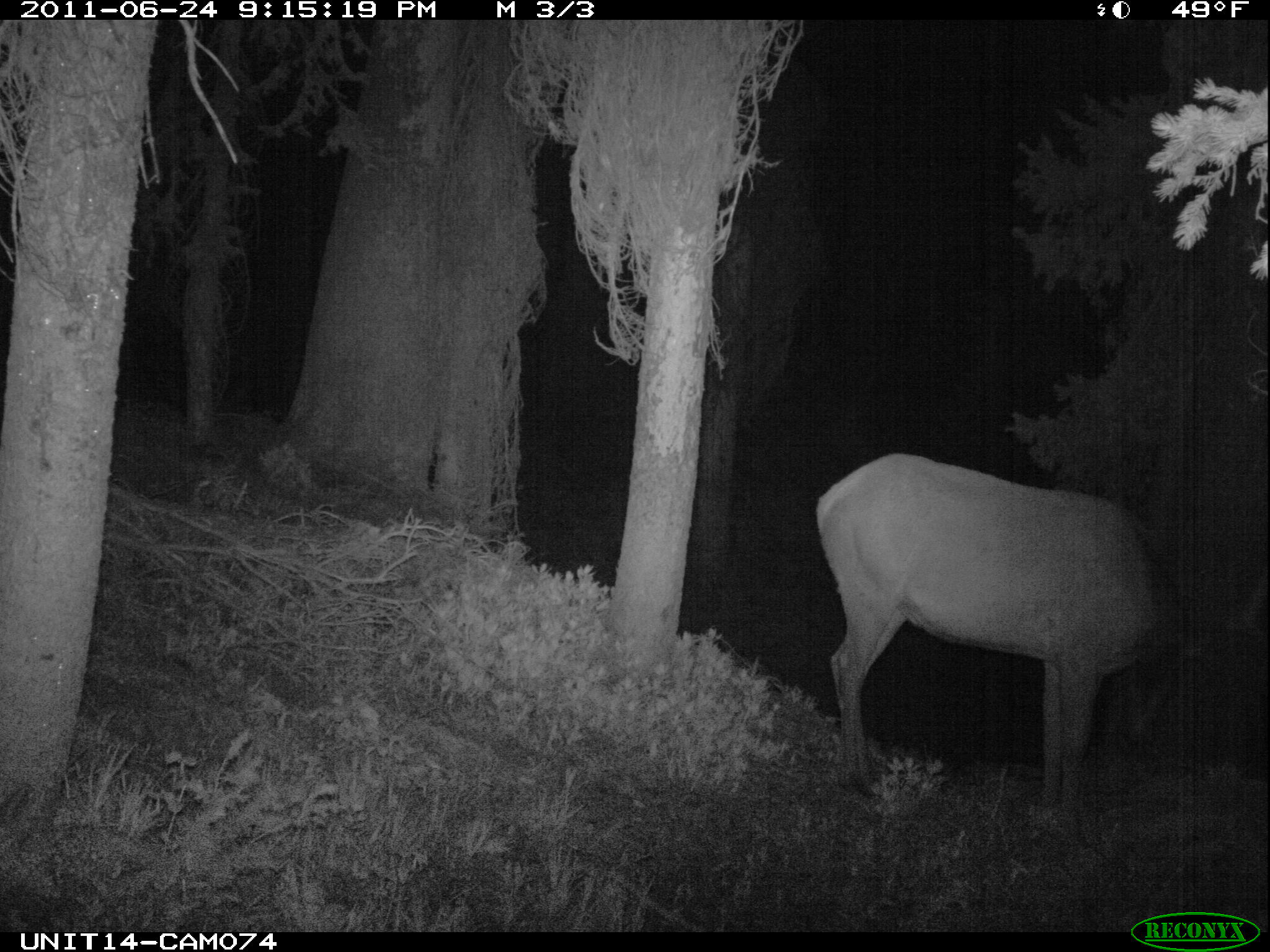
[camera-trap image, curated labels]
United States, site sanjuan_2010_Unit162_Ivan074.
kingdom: Animalia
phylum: Chordata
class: Mammalia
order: Artiodactyla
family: Cervidae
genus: Cervus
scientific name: Cervus elaphus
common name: red deer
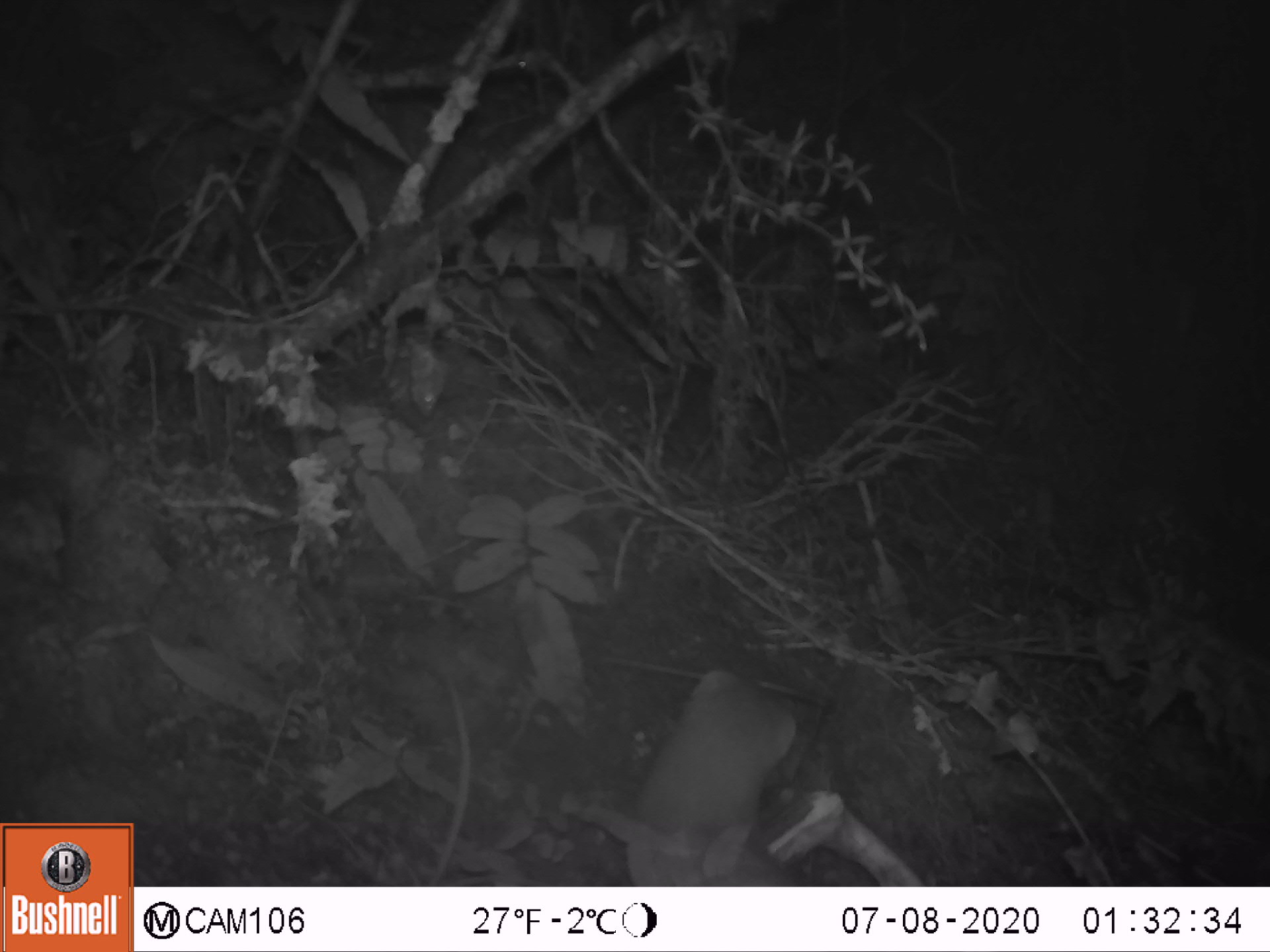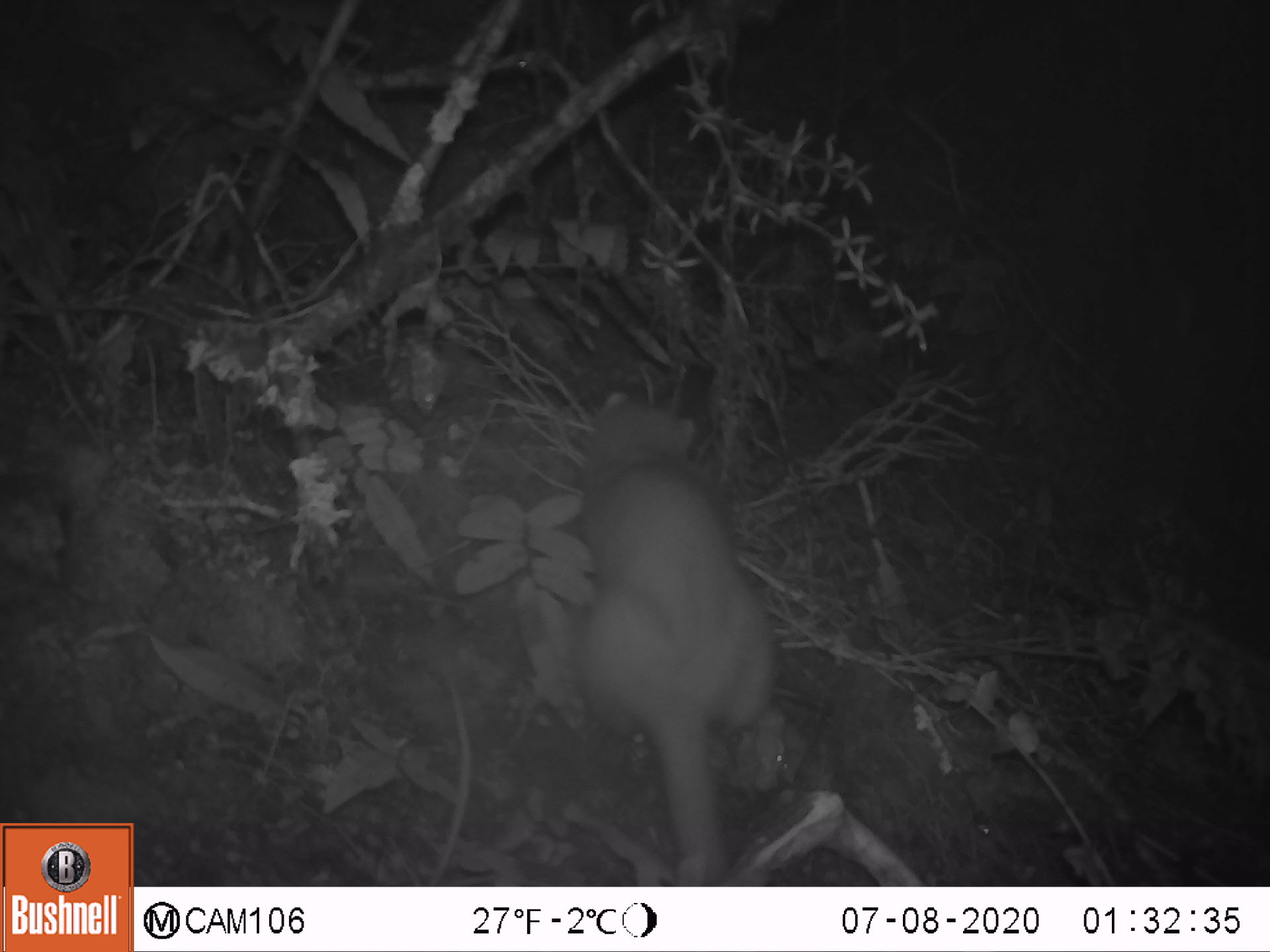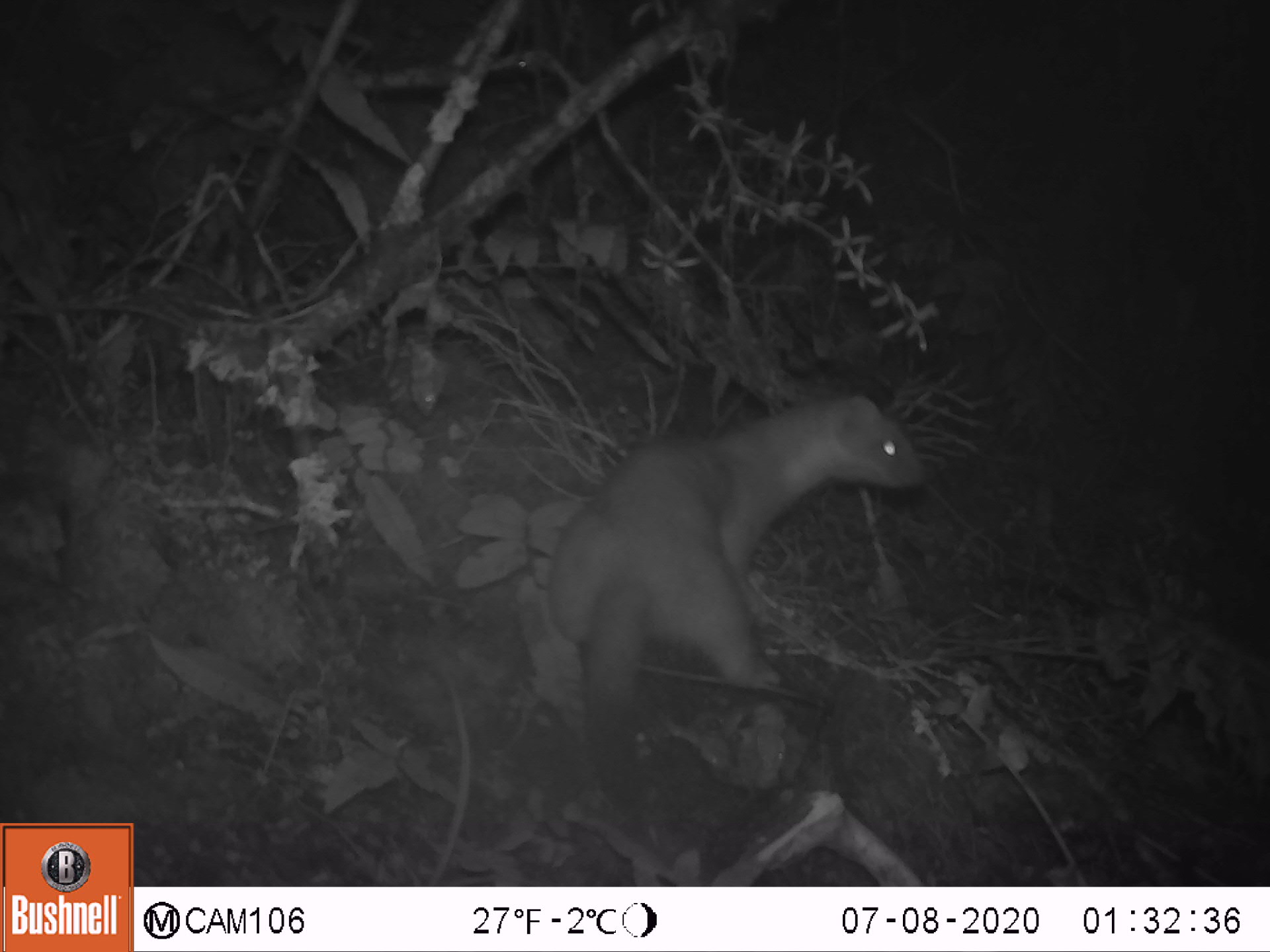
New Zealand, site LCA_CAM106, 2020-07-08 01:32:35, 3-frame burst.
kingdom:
• • • • •
> **Your assignment**
Drop the pictures; repeat each entry above exactly.

> **Result**
[camera-trap image, curated labels]
United States, site sanjuan_2010_Unit162_Ivan074.
kingdom: Animalia
phylum: Chordata
class: Mammalia
order: Artiodactyla
family: Cervidae
genus: Cervus
scientific name: Cervus elaphus
common name: red deer
New Zealand, site LCA_CAM106, 2020-07-08 01:32:35, 3-frame burst.
kingdom:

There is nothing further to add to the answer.